The regulation of cellular vitamin E concentration was studied in P388D1 macrophage-like cells. Cellular alpha-tocopherol levels increased more than 5000-fold over constitutive levels without reaching saturation when P388D1 cells were cultured in vitamin-E-supplemented fetal calf serum. The uptake of alpha-tocopherol was accompanied by accumulation of alpha-[3H]tocopherol and [14C]cholesterol in these cells. Human unmodified low-density lipoprotein (LDL) inhibited the uptake of alpha-[3H]tocopherol and [14C]cholesterol in a dose-dependent manner and with very similar IC50. Acetylated, Cu2+-oxidized and aggregated human LDL and human very-low-density-lipoprotein (VLDL) were similarly potent, whereas human HDL was at least tenfold less effective than human LDL when inhibitory activity was correlated to lipoprotein protein levels. The rate of vitamin E uptake by P388D1 cells, however, always correlated with the extracellular alpha-tocopherol/cholesterol ratio.

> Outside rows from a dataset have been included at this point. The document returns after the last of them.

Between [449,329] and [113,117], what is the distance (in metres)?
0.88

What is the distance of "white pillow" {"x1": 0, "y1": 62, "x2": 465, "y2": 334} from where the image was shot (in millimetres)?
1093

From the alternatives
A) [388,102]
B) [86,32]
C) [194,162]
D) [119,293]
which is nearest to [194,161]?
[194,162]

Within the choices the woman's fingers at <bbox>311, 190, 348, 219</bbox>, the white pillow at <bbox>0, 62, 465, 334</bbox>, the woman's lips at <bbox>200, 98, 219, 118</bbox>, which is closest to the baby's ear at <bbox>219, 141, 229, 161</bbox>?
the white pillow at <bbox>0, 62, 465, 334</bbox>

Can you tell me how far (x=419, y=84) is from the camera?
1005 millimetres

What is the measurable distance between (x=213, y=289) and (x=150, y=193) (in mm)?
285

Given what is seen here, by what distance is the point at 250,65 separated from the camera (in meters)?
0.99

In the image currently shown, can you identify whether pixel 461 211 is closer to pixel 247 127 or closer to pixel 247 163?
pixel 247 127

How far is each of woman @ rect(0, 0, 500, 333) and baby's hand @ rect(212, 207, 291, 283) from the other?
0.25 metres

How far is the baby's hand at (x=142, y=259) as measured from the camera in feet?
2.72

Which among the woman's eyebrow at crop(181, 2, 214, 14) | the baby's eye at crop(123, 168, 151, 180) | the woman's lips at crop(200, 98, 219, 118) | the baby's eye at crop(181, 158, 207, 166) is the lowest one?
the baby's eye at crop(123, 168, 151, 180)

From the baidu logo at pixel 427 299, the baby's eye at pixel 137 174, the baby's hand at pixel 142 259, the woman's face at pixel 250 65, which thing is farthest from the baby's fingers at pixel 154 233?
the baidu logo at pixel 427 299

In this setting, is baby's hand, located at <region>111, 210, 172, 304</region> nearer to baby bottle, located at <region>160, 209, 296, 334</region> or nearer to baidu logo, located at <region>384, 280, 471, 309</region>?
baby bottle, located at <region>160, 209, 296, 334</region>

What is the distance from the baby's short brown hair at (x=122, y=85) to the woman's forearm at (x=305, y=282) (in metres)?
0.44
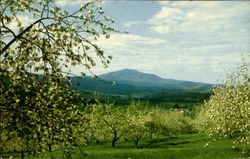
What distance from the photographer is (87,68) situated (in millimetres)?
11797

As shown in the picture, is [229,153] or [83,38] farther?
[229,153]

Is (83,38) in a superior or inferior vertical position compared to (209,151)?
superior

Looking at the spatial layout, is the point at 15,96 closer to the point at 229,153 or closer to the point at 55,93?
the point at 55,93

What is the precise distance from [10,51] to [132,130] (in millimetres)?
42648

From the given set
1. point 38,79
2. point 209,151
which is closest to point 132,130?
point 209,151

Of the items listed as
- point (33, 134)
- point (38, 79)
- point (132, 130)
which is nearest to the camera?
point (33, 134)

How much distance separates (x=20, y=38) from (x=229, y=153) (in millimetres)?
29531

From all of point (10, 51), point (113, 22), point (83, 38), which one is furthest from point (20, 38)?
point (113, 22)

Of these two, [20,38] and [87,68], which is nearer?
[87,68]

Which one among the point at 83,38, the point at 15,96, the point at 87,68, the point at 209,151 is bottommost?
the point at 209,151

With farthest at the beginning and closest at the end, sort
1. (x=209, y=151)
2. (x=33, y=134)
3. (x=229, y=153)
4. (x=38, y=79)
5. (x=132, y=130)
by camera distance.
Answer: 1. (x=132, y=130)
2. (x=209, y=151)
3. (x=229, y=153)
4. (x=38, y=79)
5. (x=33, y=134)

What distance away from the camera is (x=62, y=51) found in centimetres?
1221

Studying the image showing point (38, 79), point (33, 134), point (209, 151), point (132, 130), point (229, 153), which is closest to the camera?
point (33, 134)

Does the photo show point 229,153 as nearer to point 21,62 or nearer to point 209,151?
point 209,151
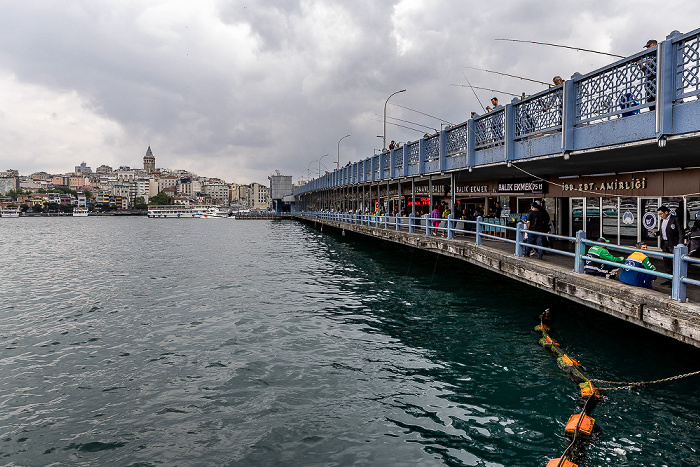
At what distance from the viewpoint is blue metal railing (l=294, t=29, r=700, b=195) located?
8.59 meters

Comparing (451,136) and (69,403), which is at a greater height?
(451,136)

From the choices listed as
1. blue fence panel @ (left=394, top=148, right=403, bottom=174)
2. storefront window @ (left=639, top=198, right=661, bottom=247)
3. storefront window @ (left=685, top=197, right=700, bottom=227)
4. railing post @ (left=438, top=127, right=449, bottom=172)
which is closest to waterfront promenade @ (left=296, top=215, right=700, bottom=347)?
storefront window @ (left=685, top=197, right=700, bottom=227)

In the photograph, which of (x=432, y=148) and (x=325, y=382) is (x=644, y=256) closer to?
(x=325, y=382)

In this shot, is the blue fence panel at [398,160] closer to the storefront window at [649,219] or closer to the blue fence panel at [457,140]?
the blue fence panel at [457,140]

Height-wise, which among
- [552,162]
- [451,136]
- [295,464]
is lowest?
[295,464]

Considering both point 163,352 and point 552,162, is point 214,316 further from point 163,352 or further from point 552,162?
point 552,162

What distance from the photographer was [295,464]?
6008 millimetres

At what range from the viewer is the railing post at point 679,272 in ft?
23.4

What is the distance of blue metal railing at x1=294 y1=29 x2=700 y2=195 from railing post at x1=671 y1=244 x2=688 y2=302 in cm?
283

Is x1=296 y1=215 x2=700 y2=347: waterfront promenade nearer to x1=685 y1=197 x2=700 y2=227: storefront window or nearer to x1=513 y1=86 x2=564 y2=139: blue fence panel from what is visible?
x1=685 y1=197 x2=700 y2=227: storefront window

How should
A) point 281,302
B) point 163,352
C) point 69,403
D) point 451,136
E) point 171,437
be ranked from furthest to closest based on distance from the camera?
point 451,136 < point 281,302 < point 163,352 < point 69,403 < point 171,437

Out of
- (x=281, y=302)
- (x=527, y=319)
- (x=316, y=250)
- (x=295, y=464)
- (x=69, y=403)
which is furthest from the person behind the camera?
(x=316, y=250)

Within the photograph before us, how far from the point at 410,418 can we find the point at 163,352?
6174 mm

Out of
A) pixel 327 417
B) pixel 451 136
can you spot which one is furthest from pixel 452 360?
pixel 451 136
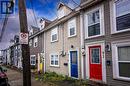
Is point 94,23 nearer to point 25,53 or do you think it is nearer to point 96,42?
point 96,42

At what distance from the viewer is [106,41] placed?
36.0 feet

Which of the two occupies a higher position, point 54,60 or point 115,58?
point 115,58

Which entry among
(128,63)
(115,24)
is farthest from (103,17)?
(128,63)

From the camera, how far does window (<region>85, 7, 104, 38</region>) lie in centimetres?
1156

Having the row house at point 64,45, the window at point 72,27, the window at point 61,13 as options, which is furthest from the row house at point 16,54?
the window at point 72,27

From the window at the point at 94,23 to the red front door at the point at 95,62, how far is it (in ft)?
3.22

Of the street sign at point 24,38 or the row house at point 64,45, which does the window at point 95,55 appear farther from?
the street sign at point 24,38

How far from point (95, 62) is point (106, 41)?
1.85 meters

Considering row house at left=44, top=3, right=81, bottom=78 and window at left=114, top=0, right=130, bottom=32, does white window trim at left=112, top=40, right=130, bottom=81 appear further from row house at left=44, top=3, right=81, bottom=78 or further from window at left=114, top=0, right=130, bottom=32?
row house at left=44, top=3, right=81, bottom=78

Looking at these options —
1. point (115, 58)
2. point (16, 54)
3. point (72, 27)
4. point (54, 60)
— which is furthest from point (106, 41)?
point (16, 54)

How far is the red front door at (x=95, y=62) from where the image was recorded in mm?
11609

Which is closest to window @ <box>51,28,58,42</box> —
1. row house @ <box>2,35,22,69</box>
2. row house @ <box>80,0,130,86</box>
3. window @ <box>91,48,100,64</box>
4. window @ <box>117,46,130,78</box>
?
row house @ <box>80,0,130,86</box>

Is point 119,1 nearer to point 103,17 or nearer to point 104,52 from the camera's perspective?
point 103,17

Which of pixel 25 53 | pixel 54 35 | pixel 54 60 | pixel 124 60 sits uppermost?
pixel 54 35
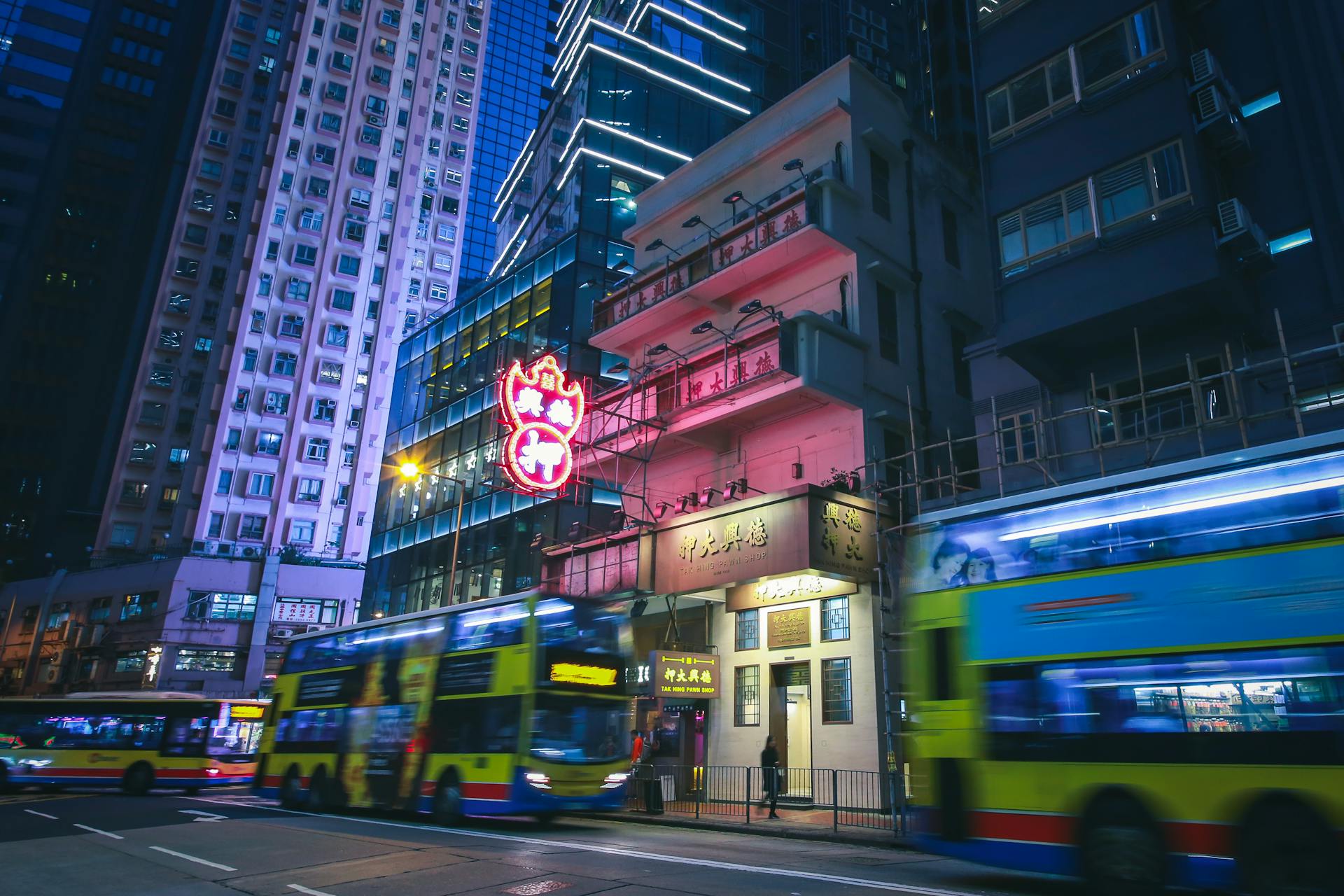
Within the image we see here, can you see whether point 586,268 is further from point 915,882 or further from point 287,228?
point 287,228

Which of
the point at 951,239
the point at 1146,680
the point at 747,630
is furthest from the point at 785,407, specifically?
the point at 1146,680

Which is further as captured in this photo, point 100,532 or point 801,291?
point 100,532

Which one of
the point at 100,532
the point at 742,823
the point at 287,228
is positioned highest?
the point at 287,228

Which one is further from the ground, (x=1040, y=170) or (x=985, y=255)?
(x=985, y=255)

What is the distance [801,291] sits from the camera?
25578 mm

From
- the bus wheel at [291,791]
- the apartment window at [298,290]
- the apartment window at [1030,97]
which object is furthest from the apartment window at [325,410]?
the apartment window at [1030,97]

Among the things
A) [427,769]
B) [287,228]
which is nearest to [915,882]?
[427,769]

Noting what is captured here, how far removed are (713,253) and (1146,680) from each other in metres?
20.4

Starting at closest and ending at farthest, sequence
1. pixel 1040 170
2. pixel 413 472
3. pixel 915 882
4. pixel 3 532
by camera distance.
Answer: pixel 915 882, pixel 1040 170, pixel 413 472, pixel 3 532

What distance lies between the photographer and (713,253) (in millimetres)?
27016

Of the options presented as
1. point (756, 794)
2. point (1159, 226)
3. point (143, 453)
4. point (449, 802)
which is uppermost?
point (143, 453)

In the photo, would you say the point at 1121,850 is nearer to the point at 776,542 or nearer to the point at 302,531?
the point at 776,542

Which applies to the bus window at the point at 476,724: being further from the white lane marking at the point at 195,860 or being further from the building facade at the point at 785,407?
the building facade at the point at 785,407

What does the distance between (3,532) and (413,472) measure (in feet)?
238
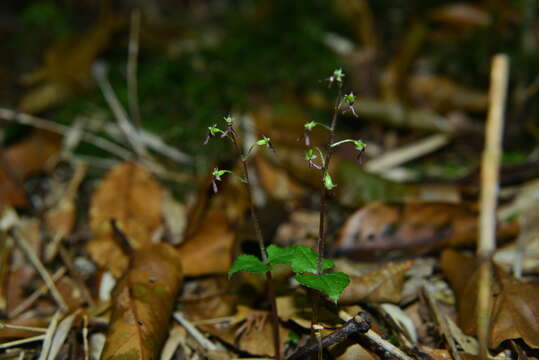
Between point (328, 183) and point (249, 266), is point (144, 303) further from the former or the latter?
point (328, 183)

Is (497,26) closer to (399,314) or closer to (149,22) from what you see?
(399,314)

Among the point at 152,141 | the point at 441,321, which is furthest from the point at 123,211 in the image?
the point at 441,321

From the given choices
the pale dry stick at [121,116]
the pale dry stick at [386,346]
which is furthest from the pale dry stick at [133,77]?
the pale dry stick at [386,346]

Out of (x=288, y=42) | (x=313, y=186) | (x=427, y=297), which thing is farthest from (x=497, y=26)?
(x=427, y=297)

Efflux of alpha-[3H]tocopherol from labeled P388D1 cells required extracellular acceptors and was accompanied by the concomitant release of [14C]cholesterol. Both human LDL and HDL could serve as acceptors. Changes in the cellular alpha-tocopherol level appear to be the direct consequence of changes in the extracellular alpha-tocopherol/cholesterol ratio due to a rapid exchange of lipids between P388D1 cells and their extracellular environment. While the transfer of alpha-tocopherol from LDL, VLDL, and fetal calf serum into P388D1 cells appears to occur mainly by diffusion, HDL-stimulated efflux of alpha-tocopherol may underlie a different mechanism. The alpha-tocopherol/cholesterol ratio of the extracellular environment may be a critical factor in determining cellular vitamin E levels in vivo.